Version 6.5.RC2
Question 1:In the new deployment environment, only one P4 card can be allocated to multiple P4 cards.
1.1 Problem Description:
The GPU server displays multiple P4 cards, but only one P4 card is allocated to the task. If more than one P4 card is allocated, a message is displayed, indicating that the task fails.
1.2 Possible Causes:
1. GPU resources are occupied by other processes. As a result, the allocated GPU resources are insufficient.
2. GPU configuration parameters of cluster nodes are incorrect.
1.3 Fault Locating
1. Check the GPU server process in the background and check whether the GPU process is running.
2. Check GPU configuration parameters of nodes in the cluster.
1.4 Solution
1. Log in to the FusionInsight Manager management page and click Service Management, yarn, Service Configuration, and All Configuration.
2. Enter gpu in the search box and modify the yarn.scheduler.maximum-allocation-gpus parameter.

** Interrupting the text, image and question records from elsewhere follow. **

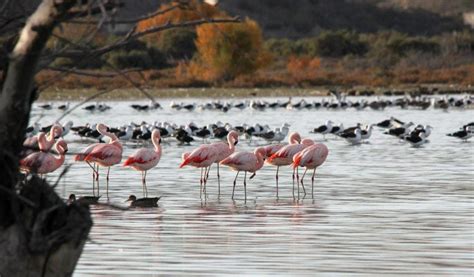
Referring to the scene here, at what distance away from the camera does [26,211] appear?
8.23 metres

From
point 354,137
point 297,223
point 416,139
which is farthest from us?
point 354,137

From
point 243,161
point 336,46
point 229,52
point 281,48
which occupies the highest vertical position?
point 243,161

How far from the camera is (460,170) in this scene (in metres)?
22.5

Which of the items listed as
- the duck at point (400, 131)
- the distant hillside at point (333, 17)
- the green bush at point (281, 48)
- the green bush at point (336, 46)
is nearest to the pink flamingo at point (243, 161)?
the duck at point (400, 131)

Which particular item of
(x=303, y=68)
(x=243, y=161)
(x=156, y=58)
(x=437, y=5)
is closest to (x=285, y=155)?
(x=243, y=161)

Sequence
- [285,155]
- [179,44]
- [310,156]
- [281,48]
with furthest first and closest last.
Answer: [281,48] < [179,44] < [285,155] < [310,156]

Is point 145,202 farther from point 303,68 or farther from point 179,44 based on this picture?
point 179,44

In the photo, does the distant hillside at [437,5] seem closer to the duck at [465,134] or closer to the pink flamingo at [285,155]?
the duck at [465,134]

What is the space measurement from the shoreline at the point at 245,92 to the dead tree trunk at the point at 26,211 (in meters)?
47.7

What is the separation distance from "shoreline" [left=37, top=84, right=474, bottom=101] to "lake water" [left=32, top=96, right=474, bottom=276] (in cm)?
3325

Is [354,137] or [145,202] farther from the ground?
[145,202]

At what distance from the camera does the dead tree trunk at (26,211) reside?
803cm

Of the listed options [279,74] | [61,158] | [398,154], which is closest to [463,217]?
[61,158]

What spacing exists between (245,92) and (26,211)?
55.8m
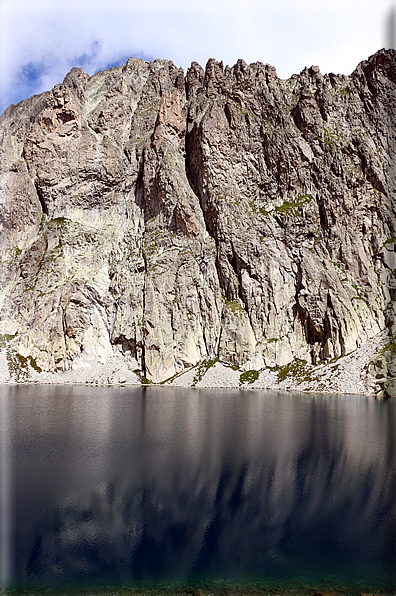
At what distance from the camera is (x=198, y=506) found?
22578 mm

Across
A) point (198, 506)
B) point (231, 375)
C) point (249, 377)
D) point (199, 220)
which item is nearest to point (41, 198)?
point (199, 220)

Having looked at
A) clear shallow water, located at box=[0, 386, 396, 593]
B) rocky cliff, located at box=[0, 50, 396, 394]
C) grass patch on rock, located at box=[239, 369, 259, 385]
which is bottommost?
clear shallow water, located at box=[0, 386, 396, 593]

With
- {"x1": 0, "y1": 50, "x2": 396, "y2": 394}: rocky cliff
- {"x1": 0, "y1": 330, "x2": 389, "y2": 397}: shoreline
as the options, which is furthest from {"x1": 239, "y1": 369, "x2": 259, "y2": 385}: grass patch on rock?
{"x1": 0, "y1": 50, "x2": 396, "y2": 394}: rocky cliff

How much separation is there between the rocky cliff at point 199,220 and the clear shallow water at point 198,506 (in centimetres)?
6078

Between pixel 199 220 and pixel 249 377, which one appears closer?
pixel 249 377

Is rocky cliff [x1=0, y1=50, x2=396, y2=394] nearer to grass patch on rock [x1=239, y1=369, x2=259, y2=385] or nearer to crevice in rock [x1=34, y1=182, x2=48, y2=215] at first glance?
crevice in rock [x1=34, y1=182, x2=48, y2=215]

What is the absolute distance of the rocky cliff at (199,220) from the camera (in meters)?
101

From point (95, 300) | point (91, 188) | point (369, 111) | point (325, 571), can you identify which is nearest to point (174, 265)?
point (95, 300)

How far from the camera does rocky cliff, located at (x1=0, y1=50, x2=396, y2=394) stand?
332ft

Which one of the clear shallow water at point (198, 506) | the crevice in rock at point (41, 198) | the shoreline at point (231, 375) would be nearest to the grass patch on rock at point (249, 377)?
the shoreline at point (231, 375)

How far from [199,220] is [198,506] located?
100 meters

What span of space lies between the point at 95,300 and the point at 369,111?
9901cm

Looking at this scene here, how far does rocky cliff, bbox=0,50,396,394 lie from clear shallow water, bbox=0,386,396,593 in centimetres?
6078

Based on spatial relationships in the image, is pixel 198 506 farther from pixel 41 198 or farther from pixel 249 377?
pixel 41 198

The default value is 1. Change the value to a value greater than the number of P4 card blocks configured on the platform.
Question2: The Task Start Time Is Too Long
2.1 Problem Description:
The algorithm is deployed on the FusionMind platform, but the task is started for more than 10 minutes. In addition, logs cannot be viewed during the startup, and the system displays a message indicating that the operation fails.
2.2 Possible Causes:
(1) The FusionMind platform service is abnormal.
2. When a task is created, the allocated resources exceed the remaining resources in the resource pool.
2.3 Fault Locating
1. Log in to the Manager platform and check the status of each service. Ensure that all services are running properly and the bash test algorithm is executed successfully.
2) Stop the task, check the remaining resources in the resource pool, and allocate resources. It is found that the memory resources exceed the remaining memory resources in the resource pool.
2.4 Solution:
Create a task again. Note that the CPU, memory, and GPU resources are allocated to the remaining resource pool.